Кабинет Кошкина стал для меня немного уютнее. Думаю если бы я решил отыграть девушку, вешающуюся на своего спасителя, то и такая дичь теперь сошла бы мне с эльфийских ручек. Кошкин глубоко и тяжело вздохнул, заварил нам растворимый кофе, и плюхнулся в свое кресло. Я довольно долго ждал, пока он всё же заговорил со мной, но всё таки дождался. Кошкин выпил кофе и начал:
— Давай договоримся. По одному вопросу в день. Не больше.
— Договорились. — я указал на портреты художников и спросил — Кто это такие? Вы что раскулачили дом культуры?
Кошкин снова вздохнул, но на этот раз без закатывания глаз и прочих едва уловимых деталей.

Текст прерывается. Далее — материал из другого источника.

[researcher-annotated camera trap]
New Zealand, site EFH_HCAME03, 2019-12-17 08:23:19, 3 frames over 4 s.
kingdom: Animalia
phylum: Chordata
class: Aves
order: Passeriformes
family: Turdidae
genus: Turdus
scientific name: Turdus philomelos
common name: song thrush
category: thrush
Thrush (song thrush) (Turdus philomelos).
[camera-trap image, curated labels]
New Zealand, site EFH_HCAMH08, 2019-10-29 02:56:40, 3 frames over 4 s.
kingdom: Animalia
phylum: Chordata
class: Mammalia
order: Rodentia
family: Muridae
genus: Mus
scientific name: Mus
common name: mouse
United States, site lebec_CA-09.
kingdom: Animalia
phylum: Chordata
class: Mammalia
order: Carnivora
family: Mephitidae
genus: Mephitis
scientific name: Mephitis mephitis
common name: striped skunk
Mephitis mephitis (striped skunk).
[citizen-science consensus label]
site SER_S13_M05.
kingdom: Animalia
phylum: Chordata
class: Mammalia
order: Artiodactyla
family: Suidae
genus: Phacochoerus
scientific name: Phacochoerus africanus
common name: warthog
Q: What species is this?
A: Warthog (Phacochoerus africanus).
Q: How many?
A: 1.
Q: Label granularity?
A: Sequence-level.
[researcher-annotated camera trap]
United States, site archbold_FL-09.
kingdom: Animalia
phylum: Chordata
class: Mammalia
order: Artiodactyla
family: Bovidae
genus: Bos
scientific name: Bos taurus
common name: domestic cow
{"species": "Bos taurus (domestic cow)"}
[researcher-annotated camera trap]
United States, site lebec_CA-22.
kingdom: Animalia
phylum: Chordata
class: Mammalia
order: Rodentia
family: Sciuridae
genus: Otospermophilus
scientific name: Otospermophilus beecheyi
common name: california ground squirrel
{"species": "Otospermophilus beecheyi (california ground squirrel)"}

— Это основатели. Как ты знаешь, до две тысячи тридцать седьмого года наша служба называлась ФСБ. Но в тот год, страна сделала много успехов во всех областях, включая медицинскую. — сказал Кошкин и указал на низ моего живота — В те времена была очень популярна идея, что развал СССР был изначально спланирован всемогущим КГБ СССР, которое ушло в тень. У нас тут на руси конспирологию очень любят. Хлебом не корми, дай разоблачить очередного лжедмитрия. Вот и организовалась группа художников, поэтов, творческих людей, идеологов, на подобие Могучей Кучки Мусоргского, только гораздо более эффективной. Они назвали себя Коалицией Глаз Бесстрастия.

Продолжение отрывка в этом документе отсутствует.